Czy ktos wie jak mozna ukryc na pasku zadan paski sybolizujace uruchomione aplikacje.

Skompilowalem gkrellm2 i jedyna rzecz ktora mi przeszkadza to wlasnie ten "pasek".

----------

## meteo

gkrellm2 w opcjach ogolne->wlasciwosci ma m.in. "nie dolaczaj do paska zadan". nie wiem tylko na ile jest to zgodne z KDE (czy oba przestrzegaja tych samych standardow np.

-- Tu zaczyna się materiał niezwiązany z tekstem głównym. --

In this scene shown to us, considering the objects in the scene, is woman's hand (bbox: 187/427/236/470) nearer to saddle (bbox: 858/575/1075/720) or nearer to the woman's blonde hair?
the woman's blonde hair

ICCCM i EWMH). jest tez taki programik http://sweb.cz/tripie/utils/wmctrl/

----------

## no4b

 *pkrzykowski wrote:*   

>  *no4b wrote:*   E tam cierpliwych, migiem sie otwiera :]
> 
> A to moj: http://www.lynucs.org/index.php?screen_type=1&screen_id=121187238040315a549ec96&m=screen 
> 
> Fajny temat do KDE. Jak sie nazywa?? Poza tym skad go sciagnac?? (nigdy nie uzywalem tematow)

 

Dekoracja okna: knifty

Styl: plastic

Ikony: umicons 2.0

Schemat kolorow: moj wlasny.

Knifty znajdziesz na kde-look.org a plastic jest w kdeartwork od wersji 3.2.0.

----------

## fallow

no to ja tez sie dolacze , moje kde nie odbiega zbytnio o standardu hehe  :Smile: 

http://fallow.fm.interia.pl/kde1.jpg

no i jeszcze zeby bylo cos innego , to shot z consoli na fb

http://fallow.fm.interia.pl/genfbc.jpg

i jeszcze szybciutki windowmaker  :Smile: 

http://fallow.fm.interia.pl/wmaker1.jpg

ps, wlasnie mnie tez troche denerwuje pasek gkrellm`a, w moim nie widze czegos takiego u ustawieniach ,moze ktos zna jakies "mile" themsy odnosni monitorowania cpu i tak dalej , do karamby , bo ja cos nie znalazlem takich "fajnych" jak gkrellm  :Wink: Last edited by fallow on Sun Mar 07, 2004 4:56 pm; edited 1 time in total

----------

## Tommm

xfce4 - praktycznie standard   :Wink: 

http://members.lycos.co.uk/tn2/skrin.png

(to na dole się chowa  :Wink:  )

----------

## szaman

 *CyriC wrote:*   

> Czy ktos wie jak mozna ukryc na pasku zadan paski sybolizujace uruchomione aplikacje.
> 
> Skompilowalem gkrellm2 i jedyna rzecz ktora mi przeszkadza to wlasnie ten "pasek".

 

jeśli chodzi o kde, to spróbuj kstart

np. kstart --alldesktops --ontop --skiptaskbar --skippager gkrellm2

----------

## fallow

 *szaman wrote:*   

>  *CyriC wrote:*   Czy ktos wie jak mozna ukryc na pasku zadan paski sybolizujace uruchomione aplikacje.
> 
> Skompilowalem gkrellm2 i jedyna rzecz ktora mi przeszkadza to wlasnie ten "pasek". 
> 
> jeśli chodzi o kde, to spróbuj kstart
> ...

 

o to szlo  :Smile: 

----------

## CyriC

Zanalazlem juz ta opcje w gkrellm.

Ale dzieki za to polecenie.

Tylko jest jeden problem jak sie je stosuje do innych aplikacji to znika przycisk minimalizacji np xmule.

----------